Unfortunately, the value of the covariance depends upon the units used for $x$ and $y$. For example, if $x$ goes from being measured in feet to being measured in inches, the covariance for the same data will get multiplied by 12. Consequently, while it can provide an idea of whether one variable increases or decreases as the other variable changes, it is impossible to measure the degree to which the variables move together.

Dividing the covariance, $s_{xy}$, by the product $s_x s_y$, to form our correlation coefficient $r$ for the sample in question, corrects for this problem of being unit-dependent. (Algebraically, it introduces "unitless" $z$-scores into the expression). As such, $r$ is not affected by any changes of units used to measure either $x$ or $y$.

Additionally, given the symmetry of the formula that generates it, $r$ is also not dependent on which variable we refer to as $x$ and which we refer to as $y$.

One can conduct a hypothesis test to determine if there is significant evidence of a (non-zero) correlation between the variables associated with the $x$ and $y$ coordinates, provided one has met the following assumptions:

interval or ratio-level data
the scatterplot reveals a linear relationship
the pairs $(x,y)$ must have a bivariate normal distribution (i.e, for any fixed $x$ value, the associated $y$ coordinate values are normally distributed, and vice-versa.

The null hypothesis for such a test is given by $H_0: \rho = 0$, with alternative $H_1: \rho \neq 0$. The test statistic follows a $t$ distribution with $(n-2)$ degrees of freedom, and is given by $$t = r\sqrt{\frac{n-2}{1-r^2}}$$

Importantly, correlation does not imply causation! That is to say -- just because $x$ is correlated with $y$ does not mean that $x$ causes $y$. :

The number of police active in a precinct is likely strongly and positively correlated with the crime rate in that precinct, but the police do not cause crime.
The amount of medicine people take likely also strongly and positively correlates with the probability they are sick, but the medicine does not cause the illness.

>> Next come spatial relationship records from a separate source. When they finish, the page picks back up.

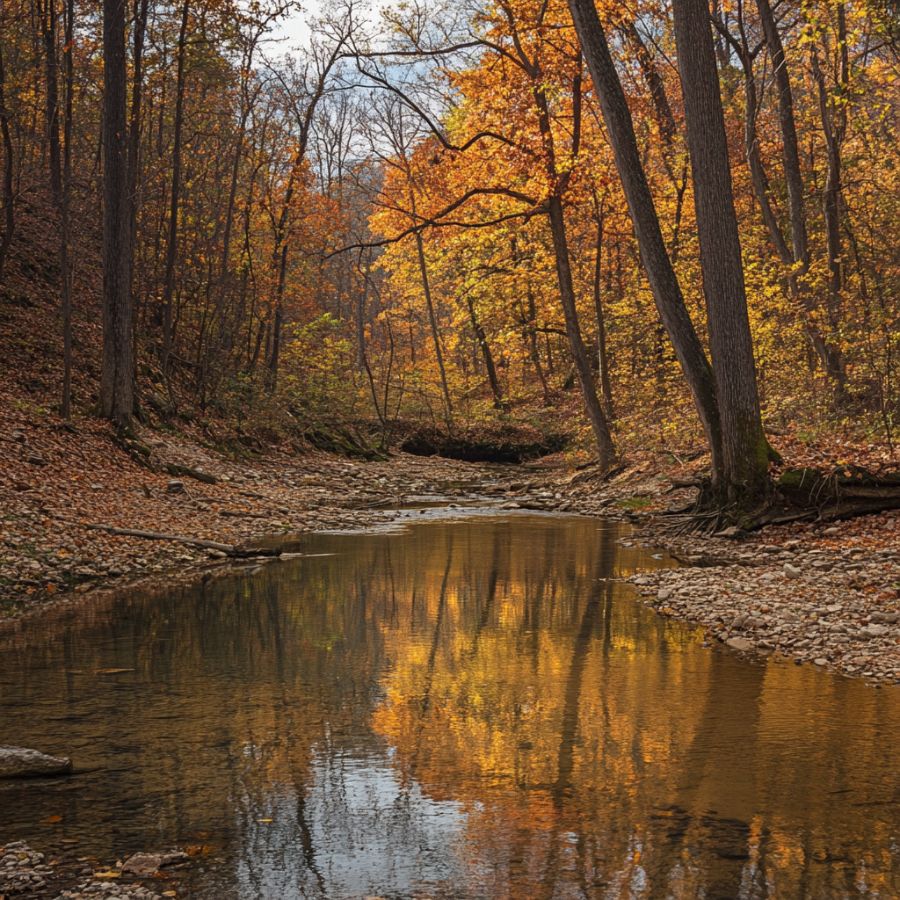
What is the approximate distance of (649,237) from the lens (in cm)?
1353

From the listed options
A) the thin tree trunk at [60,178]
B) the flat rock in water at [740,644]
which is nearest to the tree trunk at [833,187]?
the flat rock in water at [740,644]

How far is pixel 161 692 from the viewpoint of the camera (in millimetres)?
6672

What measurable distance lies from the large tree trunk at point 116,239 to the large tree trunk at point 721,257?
959cm

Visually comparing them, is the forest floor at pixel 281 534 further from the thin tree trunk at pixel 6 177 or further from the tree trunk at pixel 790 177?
the thin tree trunk at pixel 6 177

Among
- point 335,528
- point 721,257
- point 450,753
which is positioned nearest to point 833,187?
point 721,257

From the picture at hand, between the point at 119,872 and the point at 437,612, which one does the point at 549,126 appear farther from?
the point at 119,872

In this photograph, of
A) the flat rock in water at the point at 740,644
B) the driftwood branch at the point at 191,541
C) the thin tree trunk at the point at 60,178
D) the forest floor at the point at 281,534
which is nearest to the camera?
the forest floor at the point at 281,534

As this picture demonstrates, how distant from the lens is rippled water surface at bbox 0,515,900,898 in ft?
13.0

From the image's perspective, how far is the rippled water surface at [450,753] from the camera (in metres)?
3.96

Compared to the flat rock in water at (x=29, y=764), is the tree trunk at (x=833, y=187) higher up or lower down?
higher up

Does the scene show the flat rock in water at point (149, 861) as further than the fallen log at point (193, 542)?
No

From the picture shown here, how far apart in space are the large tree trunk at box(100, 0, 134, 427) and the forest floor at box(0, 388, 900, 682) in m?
0.77

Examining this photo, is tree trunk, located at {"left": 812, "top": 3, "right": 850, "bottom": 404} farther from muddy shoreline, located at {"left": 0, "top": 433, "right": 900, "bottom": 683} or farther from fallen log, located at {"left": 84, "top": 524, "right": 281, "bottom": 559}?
fallen log, located at {"left": 84, "top": 524, "right": 281, "bottom": 559}

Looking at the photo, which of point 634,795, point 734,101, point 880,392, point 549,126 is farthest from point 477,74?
point 634,795
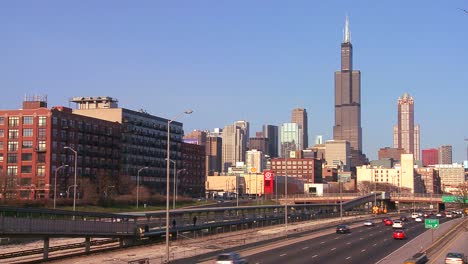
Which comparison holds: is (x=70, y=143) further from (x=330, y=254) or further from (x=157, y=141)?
(x=330, y=254)

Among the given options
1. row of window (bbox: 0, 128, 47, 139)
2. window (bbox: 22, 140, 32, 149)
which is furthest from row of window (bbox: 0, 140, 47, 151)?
row of window (bbox: 0, 128, 47, 139)

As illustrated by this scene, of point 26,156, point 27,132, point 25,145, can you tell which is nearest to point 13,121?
point 27,132

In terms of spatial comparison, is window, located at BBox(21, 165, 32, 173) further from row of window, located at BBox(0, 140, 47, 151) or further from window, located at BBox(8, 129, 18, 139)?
window, located at BBox(8, 129, 18, 139)

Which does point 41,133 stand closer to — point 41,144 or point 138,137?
point 41,144

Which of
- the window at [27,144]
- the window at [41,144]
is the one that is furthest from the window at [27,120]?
the window at [41,144]

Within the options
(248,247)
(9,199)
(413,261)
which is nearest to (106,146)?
(9,199)

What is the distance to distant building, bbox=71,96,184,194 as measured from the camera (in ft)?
567

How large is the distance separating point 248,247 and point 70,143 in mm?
82540

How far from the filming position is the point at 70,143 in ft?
474

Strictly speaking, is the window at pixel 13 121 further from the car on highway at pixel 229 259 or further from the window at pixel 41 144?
the car on highway at pixel 229 259

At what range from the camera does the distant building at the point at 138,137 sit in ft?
567

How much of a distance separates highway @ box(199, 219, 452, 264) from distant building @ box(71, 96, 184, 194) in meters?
90.3

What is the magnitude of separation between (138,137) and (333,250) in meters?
115

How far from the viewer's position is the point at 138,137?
178125mm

In some cases the causality may be reversed (i.e., $y$ causes $x$). In others, there may be a third, unknown variable (called a lurking variable) that when low, causes both $x$ and $y$ to be low -- and when high, causes both $x$ and $y$ to be high (or the equivalent for negatively correlated data). As an example, suppose a recent study conducted in Frisco, TX revealed a strong positive correlation between diet soda consumption and traffic accidents. Niether variable here, however, is likely to be the cause of the other. A more likely scenario is that the rapidly increasing population in Frisco, TX (the 5th fastest growing city in the US in 2019) lies at the root of this correlation.

Data can sometimes also be spuriously correlated, but not actually have any relationship between them. As an example, between 2000 and 2009, the divorce rate in Maine and per capita consumption of margarine shows an amazingly strong negative correlation ($r = -0.992558$). What should we infer from this? Absolutely nothing.

One should remember that causal relationships can only be determined by a well-designed experiment.